The most famous BBQ joint in Texas, Franklin Barbecue (in Austin) is on many a meat-eater's agenda. You have probably heard about the epically long lines at Franklin Barbecue—it is not uncommon to stand in line for three hours on the weekend— and whether the ordeal (in the summer heat) is worth it, but that depends on how much you love a brisket. Alternative, shorter line options include the equally tasty La Barbecue in East Austin and barbecue food truck Leroy and Lewis on South Congress.


The world’s longest undeveloped barrier island, Padre Island National Seashore is a Texas treasure and one of the state’s most important conservation areas. Here are 70 miles of protected, scenic stretches of coastline, prairies, and dunes that separates the Gulf of Mexico from the Laguna Madre. The island provides a safe habitat for over 350 migratory bird species, in addition to the rare Kemp’s ridley sea turtle.

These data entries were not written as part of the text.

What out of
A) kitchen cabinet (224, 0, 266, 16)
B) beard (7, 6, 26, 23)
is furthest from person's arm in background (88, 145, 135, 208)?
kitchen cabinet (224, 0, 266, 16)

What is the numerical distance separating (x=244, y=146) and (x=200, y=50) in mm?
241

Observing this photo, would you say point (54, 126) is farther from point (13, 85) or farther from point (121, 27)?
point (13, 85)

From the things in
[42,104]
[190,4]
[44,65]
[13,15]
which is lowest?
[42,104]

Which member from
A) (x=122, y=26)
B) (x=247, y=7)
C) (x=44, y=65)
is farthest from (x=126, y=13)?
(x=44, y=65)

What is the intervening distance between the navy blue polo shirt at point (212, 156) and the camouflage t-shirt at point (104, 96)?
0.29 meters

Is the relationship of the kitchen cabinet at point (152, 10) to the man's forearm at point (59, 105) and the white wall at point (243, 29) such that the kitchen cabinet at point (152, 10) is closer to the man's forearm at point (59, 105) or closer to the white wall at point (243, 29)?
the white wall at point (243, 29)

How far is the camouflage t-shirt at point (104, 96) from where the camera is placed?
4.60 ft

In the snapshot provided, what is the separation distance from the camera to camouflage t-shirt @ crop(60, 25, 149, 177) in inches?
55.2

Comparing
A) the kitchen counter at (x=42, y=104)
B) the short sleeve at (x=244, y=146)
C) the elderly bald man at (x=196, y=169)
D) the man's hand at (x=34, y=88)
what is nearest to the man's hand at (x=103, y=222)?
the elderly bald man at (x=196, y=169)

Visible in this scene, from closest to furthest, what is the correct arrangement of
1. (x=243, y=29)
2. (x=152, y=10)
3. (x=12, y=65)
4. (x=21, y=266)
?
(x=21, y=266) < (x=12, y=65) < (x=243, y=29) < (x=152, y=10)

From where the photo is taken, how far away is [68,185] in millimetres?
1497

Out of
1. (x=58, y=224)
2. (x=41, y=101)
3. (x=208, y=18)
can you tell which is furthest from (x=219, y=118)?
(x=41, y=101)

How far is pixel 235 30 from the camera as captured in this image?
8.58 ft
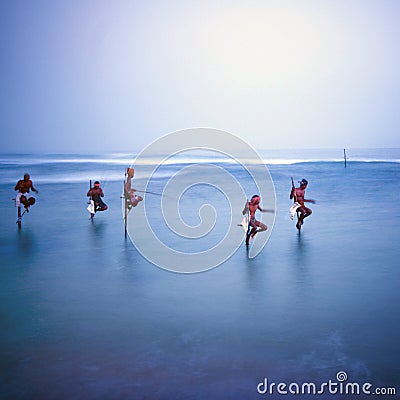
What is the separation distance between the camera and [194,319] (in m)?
7.75

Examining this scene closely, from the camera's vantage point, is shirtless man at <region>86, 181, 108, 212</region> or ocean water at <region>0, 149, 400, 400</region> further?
shirtless man at <region>86, 181, 108, 212</region>

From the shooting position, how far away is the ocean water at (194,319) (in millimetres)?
5984

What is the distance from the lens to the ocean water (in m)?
5.98

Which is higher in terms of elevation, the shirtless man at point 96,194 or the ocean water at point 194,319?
the shirtless man at point 96,194

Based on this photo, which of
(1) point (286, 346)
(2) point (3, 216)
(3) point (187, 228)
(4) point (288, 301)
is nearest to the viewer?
(1) point (286, 346)

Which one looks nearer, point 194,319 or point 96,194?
point 194,319

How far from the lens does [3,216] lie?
59.8 feet

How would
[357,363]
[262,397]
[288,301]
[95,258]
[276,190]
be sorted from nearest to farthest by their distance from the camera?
[262,397] → [357,363] → [288,301] → [95,258] → [276,190]

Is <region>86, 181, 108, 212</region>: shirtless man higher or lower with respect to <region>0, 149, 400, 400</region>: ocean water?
higher

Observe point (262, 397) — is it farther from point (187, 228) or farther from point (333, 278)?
point (187, 228)

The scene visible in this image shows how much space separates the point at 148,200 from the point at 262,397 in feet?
56.3

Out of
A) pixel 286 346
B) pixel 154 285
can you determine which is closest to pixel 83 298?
pixel 154 285

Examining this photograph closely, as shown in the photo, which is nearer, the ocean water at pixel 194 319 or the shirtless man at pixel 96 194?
the ocean water at pixel 194 319

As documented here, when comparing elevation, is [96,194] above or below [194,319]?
above
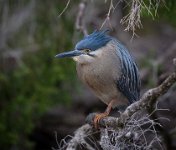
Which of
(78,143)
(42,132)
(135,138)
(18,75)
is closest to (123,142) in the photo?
(135,138)

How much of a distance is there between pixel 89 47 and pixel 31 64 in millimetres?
2745

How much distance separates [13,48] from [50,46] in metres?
0.44

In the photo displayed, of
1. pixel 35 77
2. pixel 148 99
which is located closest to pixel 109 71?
pixel 148 99

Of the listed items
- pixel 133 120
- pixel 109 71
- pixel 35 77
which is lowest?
pixel 35 77

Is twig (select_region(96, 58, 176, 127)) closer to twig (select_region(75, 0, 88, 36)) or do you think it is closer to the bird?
the bird

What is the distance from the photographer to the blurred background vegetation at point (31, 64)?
691 cm

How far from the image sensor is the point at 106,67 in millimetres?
4609

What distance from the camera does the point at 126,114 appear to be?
3.79 m

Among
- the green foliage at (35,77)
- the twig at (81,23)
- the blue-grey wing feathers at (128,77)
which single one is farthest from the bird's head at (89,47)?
the green foliage at (35,77)

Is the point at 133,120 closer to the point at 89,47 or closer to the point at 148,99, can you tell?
the point at 148,99

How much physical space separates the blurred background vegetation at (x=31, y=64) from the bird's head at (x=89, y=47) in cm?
223

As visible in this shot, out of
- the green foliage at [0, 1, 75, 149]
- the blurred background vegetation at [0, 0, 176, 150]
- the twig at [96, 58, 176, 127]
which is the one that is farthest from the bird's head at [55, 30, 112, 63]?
the green foliage at [0, 1, 75, 149]

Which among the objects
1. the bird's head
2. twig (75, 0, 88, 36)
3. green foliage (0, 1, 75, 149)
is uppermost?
twig (75, 0, 88, 36)

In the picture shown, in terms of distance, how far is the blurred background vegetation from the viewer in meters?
6.91
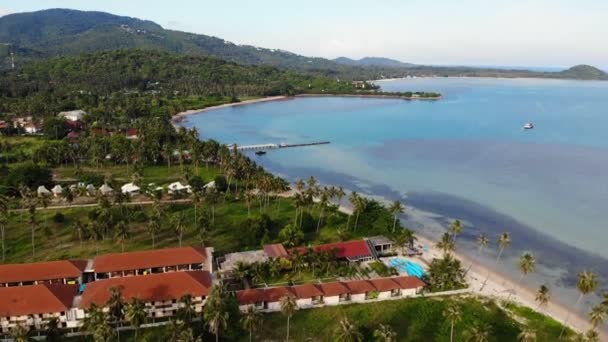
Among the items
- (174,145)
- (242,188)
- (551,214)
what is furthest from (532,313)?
(174,145)

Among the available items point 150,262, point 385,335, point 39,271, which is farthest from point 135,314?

Plan to visit the Malaquite Visitor Center upon arrival to get your bearings and plot your beach activities for the day.

The second biggest canyon in America, after the Grand Canyon, Palo Duro Canyon State Park is characterized by astonishing natural beauty, brilliant colors, and, of course, the rugged, breathtaking canyon itself, over 100 miles and over 1,000 feet deep in parts. Located just 20 miles south of Amarillo, in the Panhandle, this state park is a must-see. And for a real Lone Star State-themed treat, plan your visit around seeing TEXAS, an outdoor musical that runs during the summers in the park’s Pioneer Amphitheater.